Seize ans de réclusion criminelle ont été requis contre le jeune homme jugé pour l’assassinat de sa professeure d’espagnol, Agnès Lassalle, en 2023 à Saint-Jean-de-Luz. La cour d’assises des mineurs doit rendre son verdict, sur fond de débats autour de son discernement.
Une peine de seize ans de réclusion criminelle a été requise, vendredi, à l'encontre de l'élève jugé à huis clos pour avoir poignardé mortellement sa professeure d'espagnol, Agnès Lassalle, dans une salle de classe de Saint-Jean-de-Luz (Pyrénées-Atlantiques) en 2023.
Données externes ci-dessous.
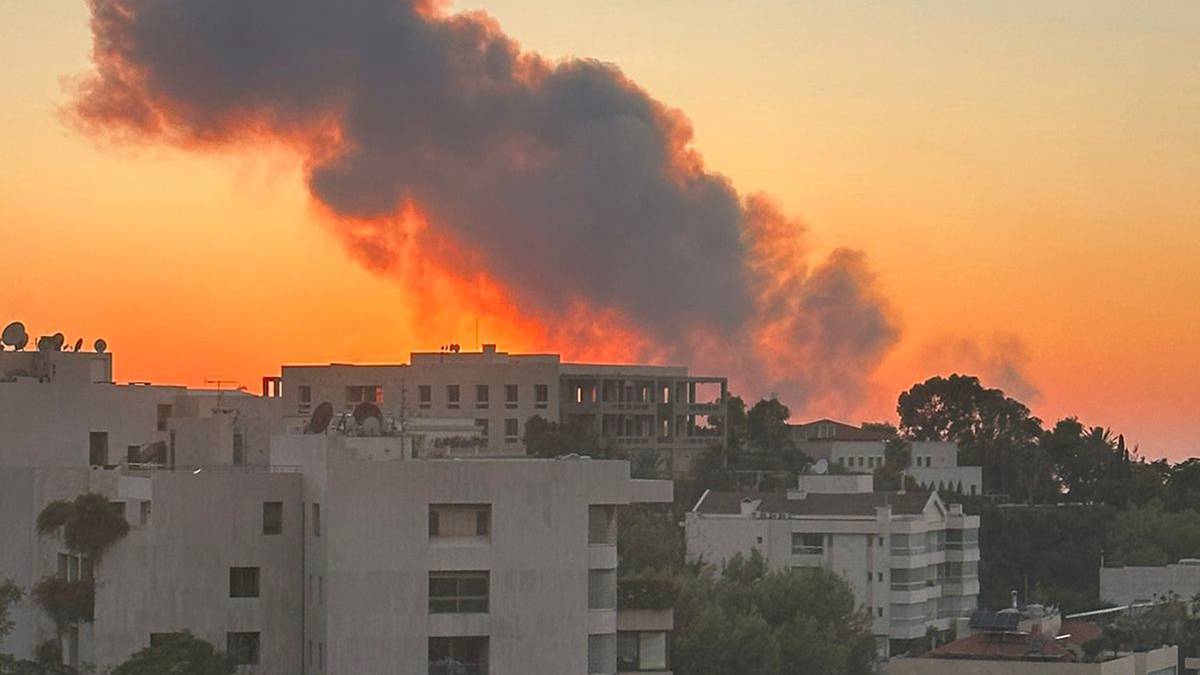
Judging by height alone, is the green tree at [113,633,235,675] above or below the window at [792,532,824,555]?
below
L'accusé, âgé de 19 ans aujourd'hui, comparaît pour assassinat devant la cour d'assises des mineurs qui doit rendre son verdict dans la soirée, après la plaidoirie de la défense.
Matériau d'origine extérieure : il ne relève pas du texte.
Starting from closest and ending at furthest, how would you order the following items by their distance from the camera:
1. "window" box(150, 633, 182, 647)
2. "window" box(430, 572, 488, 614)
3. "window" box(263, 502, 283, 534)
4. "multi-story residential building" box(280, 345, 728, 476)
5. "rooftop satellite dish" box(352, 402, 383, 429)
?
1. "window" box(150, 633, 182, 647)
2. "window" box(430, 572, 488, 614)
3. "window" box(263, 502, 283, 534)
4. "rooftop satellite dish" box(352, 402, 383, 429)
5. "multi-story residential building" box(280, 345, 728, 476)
Un couteau de cuisine apporté dans son sac
Le 22 février 2023, Agnès Lassalle, 53 ans, professeure au collège-lycée privé catholique Saint-Thomas d'Aquin à Saint-Jean-de-Luz, avait été tuée d'un coup de couteau à la poitrine.
Tandis que le cours touchait à sa fin, l'élève de 16 ans à l'époque s'était levé pour aller verrouiller la porte de la salle puis frapper la victime au niveau du cœur avec un couteau de cuisine, pris la veille chez son père et apporté dans son sac.
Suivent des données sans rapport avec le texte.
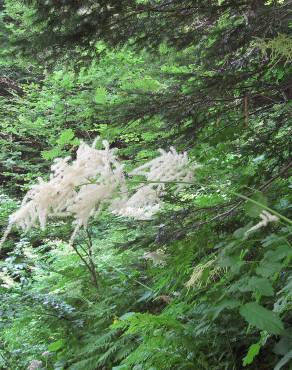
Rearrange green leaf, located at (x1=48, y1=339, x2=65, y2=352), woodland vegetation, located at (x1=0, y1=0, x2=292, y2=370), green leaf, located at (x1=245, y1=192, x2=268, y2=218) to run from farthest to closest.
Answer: green leaf, located at (x1=48, y1=339, x2=65, y2=352) → woodland vegetation, located at (x1=0, y1=0, x2=292, y2=370) → green leaf, located at (x1=245, y1=192, x2=268, y2=218)

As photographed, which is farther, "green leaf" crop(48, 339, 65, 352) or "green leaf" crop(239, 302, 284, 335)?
"green leaf" crop(48, 339, 65, 352)

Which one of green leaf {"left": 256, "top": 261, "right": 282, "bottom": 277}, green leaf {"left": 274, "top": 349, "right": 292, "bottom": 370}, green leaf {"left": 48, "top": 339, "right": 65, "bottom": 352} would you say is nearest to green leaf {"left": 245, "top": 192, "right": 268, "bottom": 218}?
green leaf {"left": 256, "top": 261, "right": 282, "bottom": 277}

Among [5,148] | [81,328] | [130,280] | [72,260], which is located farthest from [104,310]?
[5,148]

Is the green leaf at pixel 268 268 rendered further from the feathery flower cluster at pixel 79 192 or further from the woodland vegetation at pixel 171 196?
the feathery flower cluster at pixel 79 192

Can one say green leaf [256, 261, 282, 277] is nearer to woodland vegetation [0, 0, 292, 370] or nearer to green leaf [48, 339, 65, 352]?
woodland vegetation [0, 0, 292, 370]

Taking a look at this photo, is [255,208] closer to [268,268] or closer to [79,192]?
[268,268]

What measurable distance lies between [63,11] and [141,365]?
2879mm

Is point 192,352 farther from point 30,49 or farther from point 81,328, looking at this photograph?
point 30,49

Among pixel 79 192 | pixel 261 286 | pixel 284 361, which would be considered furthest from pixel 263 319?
pixel 79 192

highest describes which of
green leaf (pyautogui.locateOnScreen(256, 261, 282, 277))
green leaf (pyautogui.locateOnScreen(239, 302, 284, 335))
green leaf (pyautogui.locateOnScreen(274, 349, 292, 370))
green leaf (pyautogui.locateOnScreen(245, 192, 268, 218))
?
green leaf (pyautogui.locateOnScreen(245, 192, 268, 218))

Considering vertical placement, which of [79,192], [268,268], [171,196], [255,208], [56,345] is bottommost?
[56,345]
Une éventuelle altération du discernement ?
L'avocate générale a demandé que sa peine soit assortie d'un suivi socio-judiciaire pendant 10 ans.
Selon les avocats des parties civiles, la magistrate a laissé la cour apprécier une éventuelle altération du discernement au moment des faits, alors que plusieurs expertises psychiatriques ont rendu des conclusions contradictoires à ce sujet.
Le jeune accusé encourt 20 ans de réclusion criminelle, peine qui peut être réduite à 13 ans si la cour considère que son jugement était altéré. Celle-ci peut aussi rendre une décision d'irresponsabilité pénale si elle conclut à l'abolition du discernement : il serait alors dispensé de peine.